◆ Texto de lectura:
◇ ◇ ◇ ◇

Menú infantil semanal equilibrado.

Los niños adquieren sus hábitos de alimentación fundamentalmente en el hogar, y esos hábitos le acompañarán durante gran parte de su vida. De hecho, es muy difícil deshacerse de los malos hábitos que se han instaurado durante la infancia. Por eso, los padres deben ser un buen ejemplo para sus hijos. Si coméis variado y sano, los niños también lo harán. Y como la alimentación es fundamental para el desarrollo infantil, se trata de un asunto que no podéis dejar en manos del azar.

De hecho, es conveniente que planifiques un menú infantil semanal equilibrado, que le pueda aportar al niño los nutrientes que necesita. Os indicamos un menú semanal que podéis tomar como referencia y adaptar a los gustos de vuestro hijo.

Menú infantil semanal equilibrado

LUNES

Desayuno: Leche, pan integral con miel o mermelada y zumo de naranja.
Media mañana: Pieza de fruta.
Comida: Guiso de carne de ternera con patatas, zanahorias y guisantes. Queso manchego. Manzana.
Merienda: Yogur y pera.

◇ ◇ ◇ ◇

◆ Datos almacenados:
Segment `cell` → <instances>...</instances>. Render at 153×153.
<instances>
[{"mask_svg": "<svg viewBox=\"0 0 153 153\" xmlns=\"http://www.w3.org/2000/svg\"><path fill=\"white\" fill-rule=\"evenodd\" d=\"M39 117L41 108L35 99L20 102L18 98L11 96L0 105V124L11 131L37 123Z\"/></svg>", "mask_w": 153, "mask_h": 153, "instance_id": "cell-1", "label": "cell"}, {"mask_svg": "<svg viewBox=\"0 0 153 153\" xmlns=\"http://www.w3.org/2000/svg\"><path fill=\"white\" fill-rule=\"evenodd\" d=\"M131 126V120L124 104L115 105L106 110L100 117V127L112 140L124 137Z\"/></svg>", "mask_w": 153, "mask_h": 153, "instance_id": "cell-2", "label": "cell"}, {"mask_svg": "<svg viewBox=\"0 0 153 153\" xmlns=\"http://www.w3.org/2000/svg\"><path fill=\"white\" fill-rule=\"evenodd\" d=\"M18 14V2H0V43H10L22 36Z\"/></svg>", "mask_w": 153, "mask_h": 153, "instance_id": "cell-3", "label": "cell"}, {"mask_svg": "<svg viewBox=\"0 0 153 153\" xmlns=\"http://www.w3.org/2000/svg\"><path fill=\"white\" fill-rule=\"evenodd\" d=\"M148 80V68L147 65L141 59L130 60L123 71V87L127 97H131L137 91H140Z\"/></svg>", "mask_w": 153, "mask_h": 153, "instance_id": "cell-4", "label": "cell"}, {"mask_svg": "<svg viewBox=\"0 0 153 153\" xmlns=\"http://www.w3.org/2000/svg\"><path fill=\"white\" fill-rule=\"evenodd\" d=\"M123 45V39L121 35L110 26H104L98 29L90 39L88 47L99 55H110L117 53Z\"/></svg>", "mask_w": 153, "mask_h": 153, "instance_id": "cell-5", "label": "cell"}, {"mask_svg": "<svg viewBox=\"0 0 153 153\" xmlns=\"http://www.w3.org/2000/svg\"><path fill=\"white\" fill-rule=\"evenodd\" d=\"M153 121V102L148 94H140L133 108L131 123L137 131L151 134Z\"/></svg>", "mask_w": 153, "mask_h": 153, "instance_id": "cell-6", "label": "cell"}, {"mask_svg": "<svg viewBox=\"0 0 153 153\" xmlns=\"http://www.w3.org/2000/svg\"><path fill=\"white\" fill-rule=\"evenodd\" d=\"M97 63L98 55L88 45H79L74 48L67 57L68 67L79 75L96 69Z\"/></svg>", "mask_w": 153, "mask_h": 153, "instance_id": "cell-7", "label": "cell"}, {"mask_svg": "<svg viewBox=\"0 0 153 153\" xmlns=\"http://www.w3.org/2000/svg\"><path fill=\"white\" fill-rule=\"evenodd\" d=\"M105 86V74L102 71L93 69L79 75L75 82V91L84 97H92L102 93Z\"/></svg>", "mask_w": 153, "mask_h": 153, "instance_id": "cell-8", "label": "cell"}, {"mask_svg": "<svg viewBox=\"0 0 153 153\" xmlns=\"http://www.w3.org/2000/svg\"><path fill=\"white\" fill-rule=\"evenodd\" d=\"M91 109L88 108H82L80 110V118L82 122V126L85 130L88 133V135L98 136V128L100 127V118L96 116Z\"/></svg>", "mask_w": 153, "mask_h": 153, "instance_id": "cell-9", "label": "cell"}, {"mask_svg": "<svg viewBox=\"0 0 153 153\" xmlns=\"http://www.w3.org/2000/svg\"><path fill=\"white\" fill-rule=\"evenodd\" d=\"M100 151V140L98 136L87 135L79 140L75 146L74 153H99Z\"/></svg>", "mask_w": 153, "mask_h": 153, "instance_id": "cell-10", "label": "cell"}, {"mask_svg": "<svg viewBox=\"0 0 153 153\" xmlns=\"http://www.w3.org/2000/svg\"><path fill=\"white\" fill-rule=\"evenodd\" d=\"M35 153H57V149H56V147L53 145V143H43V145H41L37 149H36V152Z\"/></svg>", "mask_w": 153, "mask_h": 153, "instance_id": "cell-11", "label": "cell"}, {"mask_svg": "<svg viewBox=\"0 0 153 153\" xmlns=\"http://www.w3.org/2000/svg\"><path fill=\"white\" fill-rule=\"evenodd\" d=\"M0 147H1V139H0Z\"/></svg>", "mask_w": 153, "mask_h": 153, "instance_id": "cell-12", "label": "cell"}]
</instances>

◇ ◇ ◇ ◇

◆ Tareas obligatorias:
1. Responde a estas preguntas sobre el texto del menú infantil:
(a) ¿Dónde adquieren los niños fundamentalmente sus hábitos de alimentación?
(b) ¿Qué se toma a media mañana el lunes?
(c) ¿Qué fruta acompaña al yogur en la merienda del lunes?
2. ¿Cómo se traduce al inglés esta oración del texto del menú infantil: "Por eso, los padres deben ser un buen ejemplo para sus hijos."?

◆ Soluciones por tarea:
1.
(a) En el hogar.
(b) Una pieza de fruta.
(c) La pera.

2. That is why parents should be a good example for their children.